▶ Task objective
Could you retype the material word for word, from the line with "Thinking about gravity, is" (that line included) through the final line of the material, and leave the pictures out?

___ Records for processing ___

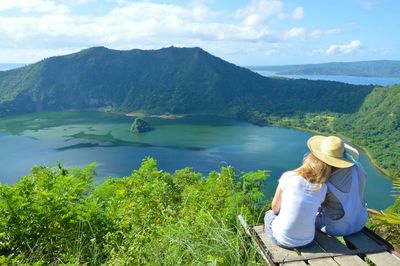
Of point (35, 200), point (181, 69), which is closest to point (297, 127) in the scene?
point (181, 69)

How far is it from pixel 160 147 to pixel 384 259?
62029 millimetres

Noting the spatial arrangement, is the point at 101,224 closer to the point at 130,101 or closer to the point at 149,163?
the point at 149,163

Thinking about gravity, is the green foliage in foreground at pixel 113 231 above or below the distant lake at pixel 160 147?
above

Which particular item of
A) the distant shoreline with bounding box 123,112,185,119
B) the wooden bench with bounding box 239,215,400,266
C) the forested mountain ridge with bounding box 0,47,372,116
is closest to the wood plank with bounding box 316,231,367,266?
the wooden bench with bounding box 239,215,400,266

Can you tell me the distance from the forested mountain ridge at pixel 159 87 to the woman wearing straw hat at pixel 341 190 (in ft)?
345

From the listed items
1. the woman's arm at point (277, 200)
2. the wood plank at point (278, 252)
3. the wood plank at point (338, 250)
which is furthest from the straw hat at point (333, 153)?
the wood plank at point (278, 252)

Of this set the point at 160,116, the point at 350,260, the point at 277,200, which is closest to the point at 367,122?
the point at 160,116

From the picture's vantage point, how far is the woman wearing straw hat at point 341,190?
2.93 metres

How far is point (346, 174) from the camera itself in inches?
117

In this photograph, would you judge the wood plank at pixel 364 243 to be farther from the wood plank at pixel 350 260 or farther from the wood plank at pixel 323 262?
the wood plank at pixel 323 262

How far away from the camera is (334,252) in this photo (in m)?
2.78

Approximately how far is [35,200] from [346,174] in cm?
295

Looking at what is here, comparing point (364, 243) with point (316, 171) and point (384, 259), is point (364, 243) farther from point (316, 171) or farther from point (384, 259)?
point (316, 171)

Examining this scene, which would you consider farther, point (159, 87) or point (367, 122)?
point (159, 87)
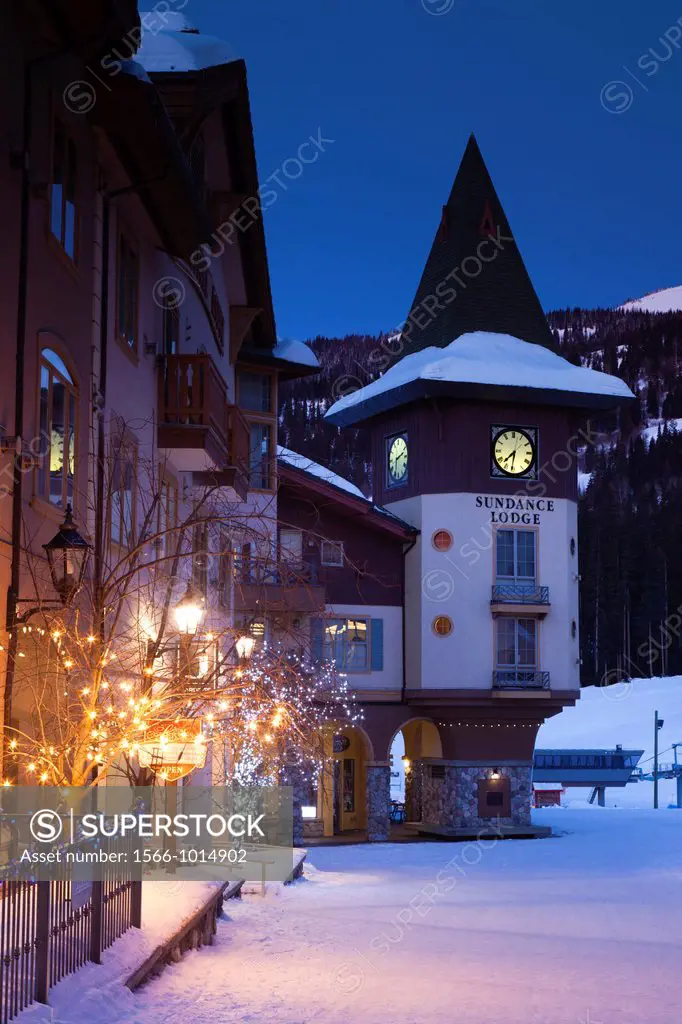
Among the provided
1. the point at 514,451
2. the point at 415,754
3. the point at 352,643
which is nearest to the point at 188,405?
the point at 352,643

___

▶ Full output
Thinking about gravity, is the green foliage in foreground at pixel 113 231 above or below the distant lake at pixel 160 147?
above

Which particular item of
A) the distant shoreline with bounding box 123,112,185,119
B) the wooden bench with bounding box 239,215,400,266
C) the forested mountain ridge with bounding box 0,47,372,116
is closest to the wood plank with bounding box 316,231,367,266?
the wooden bench with bounding box 239,215,400,266

Can you tell me the distance from the forested mountain ridge at pixel 159 87 to the woman wearing straw hat at pixel 341 190 (in ft)?
345

From the listed items
1. the woman's arm at point (277, 200)
2. the wood plank at point (278, 252)
3. the wood plank at point (338, 250)
which is furthest from the straw hat at point (333, 153)?
the wood plank at point (278, 252)

Of this set the point at 160,116, the point at 350,260, the point at 277,200, which is closest to the point at 367,122?
the point at 160,116

From the picture's vantage point, how far is the woman wearing straw hat at point 341,190?
2.93 metres

How far is point (346, 174) from the camera itself in inches?
117

In this photograph, would you judge the wood plank at pixel 364 243 to be farther from the wood plank at pixel 350 260 or farther from the wood plank at pixel 323 262?
the wood plank at pixel 323 262

How far away from the camera is (334,252) in this photo (in m)?
2.78

Approximately how far is [35,200] from [346,174] in cm?
295

Looking at what is here, comparing point (364, 243) with point (316, 171) and point (384, 259), is point (364, 243) farther from point (316, 171) or farther from point (384, 259)?
point (316, 171)

Examining this scene, which would you consider farther, point (159, 87) or point (367, 122)?
point (159, 87)
Among the provided
1. the point at 514,451
2. the point at 415,754
3. the point at 352,643
which is nearest to the point at 188,405?
the point at 352,643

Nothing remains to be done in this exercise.